((

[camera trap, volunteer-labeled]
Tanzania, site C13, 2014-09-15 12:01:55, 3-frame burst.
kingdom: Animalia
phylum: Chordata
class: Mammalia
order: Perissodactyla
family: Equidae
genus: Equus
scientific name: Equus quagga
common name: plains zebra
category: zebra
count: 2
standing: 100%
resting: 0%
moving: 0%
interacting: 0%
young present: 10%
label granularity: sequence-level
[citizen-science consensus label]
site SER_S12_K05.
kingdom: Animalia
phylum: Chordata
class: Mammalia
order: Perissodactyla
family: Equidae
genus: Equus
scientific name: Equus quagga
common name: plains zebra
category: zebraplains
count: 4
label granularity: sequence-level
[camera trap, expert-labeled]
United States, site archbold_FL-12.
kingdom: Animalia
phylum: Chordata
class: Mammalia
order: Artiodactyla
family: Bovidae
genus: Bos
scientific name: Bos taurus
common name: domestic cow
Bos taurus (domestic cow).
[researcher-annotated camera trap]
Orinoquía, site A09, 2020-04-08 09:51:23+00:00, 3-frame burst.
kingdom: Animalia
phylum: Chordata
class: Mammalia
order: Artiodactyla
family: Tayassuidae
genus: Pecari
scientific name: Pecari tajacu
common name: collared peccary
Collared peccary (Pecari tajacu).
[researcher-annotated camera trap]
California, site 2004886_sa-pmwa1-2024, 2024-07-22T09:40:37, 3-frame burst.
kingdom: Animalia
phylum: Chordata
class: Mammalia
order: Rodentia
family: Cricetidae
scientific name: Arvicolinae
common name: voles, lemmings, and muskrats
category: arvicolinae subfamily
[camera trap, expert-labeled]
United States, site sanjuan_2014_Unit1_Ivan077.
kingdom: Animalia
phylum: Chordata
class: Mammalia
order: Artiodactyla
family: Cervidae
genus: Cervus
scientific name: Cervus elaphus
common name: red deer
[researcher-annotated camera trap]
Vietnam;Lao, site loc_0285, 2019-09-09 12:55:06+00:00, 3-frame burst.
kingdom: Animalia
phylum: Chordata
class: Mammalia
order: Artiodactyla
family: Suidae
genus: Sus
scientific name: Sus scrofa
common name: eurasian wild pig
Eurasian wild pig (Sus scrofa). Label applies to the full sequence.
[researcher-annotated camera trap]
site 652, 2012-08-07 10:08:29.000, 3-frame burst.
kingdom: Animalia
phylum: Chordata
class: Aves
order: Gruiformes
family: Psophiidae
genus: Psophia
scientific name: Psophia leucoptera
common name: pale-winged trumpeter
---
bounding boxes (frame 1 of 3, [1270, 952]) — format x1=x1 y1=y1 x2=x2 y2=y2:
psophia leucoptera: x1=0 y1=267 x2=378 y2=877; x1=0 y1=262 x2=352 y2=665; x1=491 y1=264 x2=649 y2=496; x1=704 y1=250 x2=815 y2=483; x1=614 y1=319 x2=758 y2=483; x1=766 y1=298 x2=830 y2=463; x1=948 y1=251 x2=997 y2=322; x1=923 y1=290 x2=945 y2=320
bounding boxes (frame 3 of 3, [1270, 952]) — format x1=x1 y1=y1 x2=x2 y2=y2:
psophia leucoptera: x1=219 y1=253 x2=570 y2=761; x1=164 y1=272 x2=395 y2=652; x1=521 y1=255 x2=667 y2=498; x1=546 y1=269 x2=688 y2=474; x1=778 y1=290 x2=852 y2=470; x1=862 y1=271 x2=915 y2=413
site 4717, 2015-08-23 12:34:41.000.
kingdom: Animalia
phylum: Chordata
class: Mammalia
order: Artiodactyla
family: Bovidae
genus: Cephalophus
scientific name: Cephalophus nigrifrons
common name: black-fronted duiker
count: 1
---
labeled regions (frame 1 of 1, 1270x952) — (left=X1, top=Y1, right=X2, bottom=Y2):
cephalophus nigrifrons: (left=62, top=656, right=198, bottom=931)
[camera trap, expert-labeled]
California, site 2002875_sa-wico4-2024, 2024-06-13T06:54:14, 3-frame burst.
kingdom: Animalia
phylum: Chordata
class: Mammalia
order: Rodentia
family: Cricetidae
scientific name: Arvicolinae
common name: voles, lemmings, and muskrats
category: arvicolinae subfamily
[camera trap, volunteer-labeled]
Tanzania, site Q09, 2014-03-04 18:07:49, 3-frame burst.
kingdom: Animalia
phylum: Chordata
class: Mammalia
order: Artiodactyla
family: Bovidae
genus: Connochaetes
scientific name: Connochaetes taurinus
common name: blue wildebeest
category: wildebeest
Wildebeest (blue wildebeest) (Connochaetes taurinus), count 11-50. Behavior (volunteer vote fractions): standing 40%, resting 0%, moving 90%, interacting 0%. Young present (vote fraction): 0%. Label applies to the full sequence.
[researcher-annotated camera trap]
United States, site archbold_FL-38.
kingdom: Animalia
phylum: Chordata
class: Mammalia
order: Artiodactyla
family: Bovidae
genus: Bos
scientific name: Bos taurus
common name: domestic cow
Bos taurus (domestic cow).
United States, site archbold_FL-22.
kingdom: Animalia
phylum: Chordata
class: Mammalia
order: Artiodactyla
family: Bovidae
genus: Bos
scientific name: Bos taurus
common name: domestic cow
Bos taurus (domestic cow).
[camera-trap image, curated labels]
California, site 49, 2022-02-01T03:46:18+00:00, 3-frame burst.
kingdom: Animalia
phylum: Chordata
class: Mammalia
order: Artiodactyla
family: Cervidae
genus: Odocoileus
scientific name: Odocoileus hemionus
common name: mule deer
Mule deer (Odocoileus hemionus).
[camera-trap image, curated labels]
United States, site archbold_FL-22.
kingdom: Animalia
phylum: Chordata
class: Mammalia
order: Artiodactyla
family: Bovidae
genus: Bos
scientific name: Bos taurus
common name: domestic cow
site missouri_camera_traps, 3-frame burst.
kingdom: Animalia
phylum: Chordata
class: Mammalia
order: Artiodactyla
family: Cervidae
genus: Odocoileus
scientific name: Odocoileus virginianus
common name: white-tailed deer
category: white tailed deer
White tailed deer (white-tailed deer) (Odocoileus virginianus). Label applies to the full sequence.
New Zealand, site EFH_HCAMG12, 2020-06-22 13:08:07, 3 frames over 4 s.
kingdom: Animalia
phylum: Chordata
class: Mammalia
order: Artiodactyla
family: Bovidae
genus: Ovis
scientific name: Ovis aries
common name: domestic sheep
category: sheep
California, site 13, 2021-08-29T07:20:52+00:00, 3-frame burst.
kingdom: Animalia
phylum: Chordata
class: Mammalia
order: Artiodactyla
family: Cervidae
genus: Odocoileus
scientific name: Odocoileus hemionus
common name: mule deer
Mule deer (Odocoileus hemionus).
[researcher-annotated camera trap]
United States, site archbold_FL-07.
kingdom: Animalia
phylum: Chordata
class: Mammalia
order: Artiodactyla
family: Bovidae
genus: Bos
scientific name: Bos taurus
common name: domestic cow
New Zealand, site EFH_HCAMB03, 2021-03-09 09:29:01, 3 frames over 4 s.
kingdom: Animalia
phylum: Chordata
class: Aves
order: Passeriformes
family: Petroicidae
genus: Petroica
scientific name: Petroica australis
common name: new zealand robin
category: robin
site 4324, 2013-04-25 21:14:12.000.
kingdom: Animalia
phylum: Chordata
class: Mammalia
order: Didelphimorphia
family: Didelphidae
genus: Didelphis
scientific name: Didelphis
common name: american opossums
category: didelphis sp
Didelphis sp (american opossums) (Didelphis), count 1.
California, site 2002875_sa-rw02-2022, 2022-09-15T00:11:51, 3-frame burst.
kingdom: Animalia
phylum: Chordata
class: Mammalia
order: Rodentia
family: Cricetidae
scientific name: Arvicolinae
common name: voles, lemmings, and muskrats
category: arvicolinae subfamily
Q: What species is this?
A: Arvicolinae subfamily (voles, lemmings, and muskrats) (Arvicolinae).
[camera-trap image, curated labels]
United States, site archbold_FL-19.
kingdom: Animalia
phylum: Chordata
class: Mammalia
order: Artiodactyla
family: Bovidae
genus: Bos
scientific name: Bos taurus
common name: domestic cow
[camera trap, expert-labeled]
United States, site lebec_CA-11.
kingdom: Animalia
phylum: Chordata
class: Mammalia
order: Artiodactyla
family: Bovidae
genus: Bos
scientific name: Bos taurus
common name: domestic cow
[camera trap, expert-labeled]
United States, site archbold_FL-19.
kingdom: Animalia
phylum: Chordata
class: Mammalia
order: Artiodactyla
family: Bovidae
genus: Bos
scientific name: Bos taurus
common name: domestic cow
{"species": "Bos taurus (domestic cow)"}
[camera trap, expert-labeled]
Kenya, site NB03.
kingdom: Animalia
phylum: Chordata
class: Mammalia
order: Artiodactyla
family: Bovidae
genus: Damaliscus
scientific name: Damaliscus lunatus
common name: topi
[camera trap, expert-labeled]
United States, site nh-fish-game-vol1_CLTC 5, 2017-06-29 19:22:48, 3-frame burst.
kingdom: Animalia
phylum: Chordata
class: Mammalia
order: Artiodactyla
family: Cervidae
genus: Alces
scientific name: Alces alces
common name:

))

- _Task goal_
Which lines above include the word "Tanzania"? Pick them out and copy them.

- _Answer space_
Tanzania, site C13, 2014-09-15 12:01:55, 3-frame burst.
Tanzania, site Q09, 2014-03-04 18:07:49, 3-frame burst.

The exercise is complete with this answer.